La guerre des talents fait rage en assurance cyber

L’assurance n’échappe pas aux tensions globales sur le marché des recrutements cyber. Face à ce risque technique et en permanente évolution, les souscripteurs portent des compétences essentielles et une grande responsabilité pour les assureurs ou les courtiers. Ces experts, chargés de l’analyse des risques d’une entreprise, déterminent l’opportunité d’une solution d’assurance et alimentent une guerre des talents qui ne fait que commencer.
«Les souscripteurs, de manière générale, sont très chassés. Mais un profil qui possède la spécialité cyber est très recherché car assez rare sur un marché en pleine expansion. L’année 2022 a été très dynamique de ce côté et, avec le développement de ce risque, la demande risque de s’amplifier», confie Louise Enescaux, manager assurance au sein du cabinet de conseil en ressources humaines et recrutement Morgan Philips.

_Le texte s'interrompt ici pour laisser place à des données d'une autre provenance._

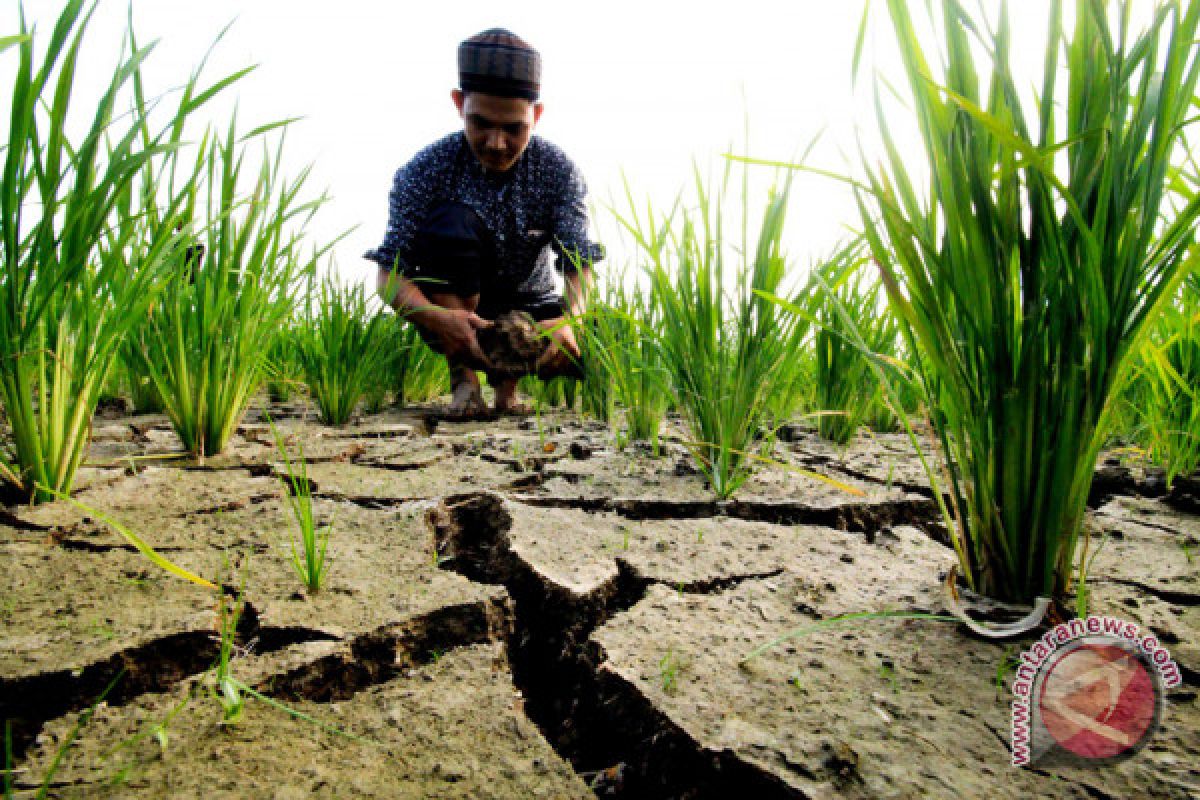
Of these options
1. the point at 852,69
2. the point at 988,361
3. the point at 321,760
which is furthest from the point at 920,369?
the point at 321,760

Avec la digitalisation croissante de nos sociétés, le risque cyber est en pleine explosion. Dans ce contexte, le marché de l’assurance cyber, estimé à 9,2 milliards de dollars début 2022 par le réassureur Munich Re, devrait connaître une croissance exponentielle et dépasser les 20 milliards de dollars dès 2025. La France, avec un marché estimé à 219 millions d’euros fin 2021, ne fera pas exception. D’autant que les pouvoirs publics mettent les bouchées doubles pour créer un écosystème favorable.

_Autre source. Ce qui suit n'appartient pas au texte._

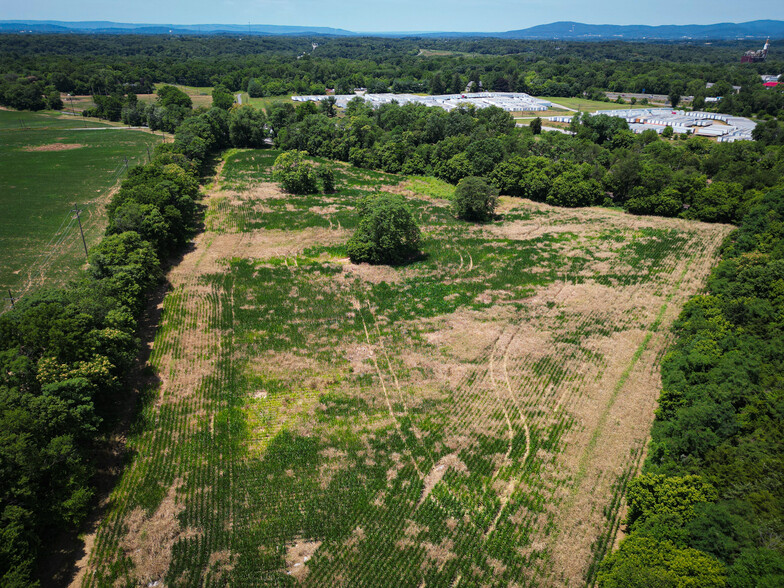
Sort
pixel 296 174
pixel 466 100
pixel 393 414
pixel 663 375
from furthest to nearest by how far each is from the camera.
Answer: pixel 466 100, pixel 296 174, pixel 663 375, pixel 393 414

Marsh France, vivier de recrutement
Pour pallier le besoin, la première solution est de recruter chez les concurrents. Les assurtechs, qui profitent aussi de ces profils avec plusieurs années d’expérience, misent notamment sur cette stratégie pour viser le marché des PME. Stoïk a convaincu Benjamin Mangel, conseiller spécial en assurance cyber chez Marsh France, de le rejoindre au poste de responsable souscription cyber. La filiale du courtier américain n’est autre que le leader en termes de placement de risque cyber en France. Pour attirer Benjamin Mangel, Stoïk, qui a levé près de 15 millions d’euros en 2022, s’appuie sur sa double identité d’expert de la cybersécurité et de distributeur d’assurance grâce à deux porteurs de risque, Acheel et Axeria. Mais aussi sur une volonté de croissance qui détonne parfois avec la frilosité des grands acteurs. «Son expertise nous sera particulièrement précieuse pour faire évoluer notre produit d’assurance et devenir l’acteur incontournable de l’assurance cyber en France et en Europe», affirme Jules Veyrat, co-fondateur et président-directeur général de Stoïk.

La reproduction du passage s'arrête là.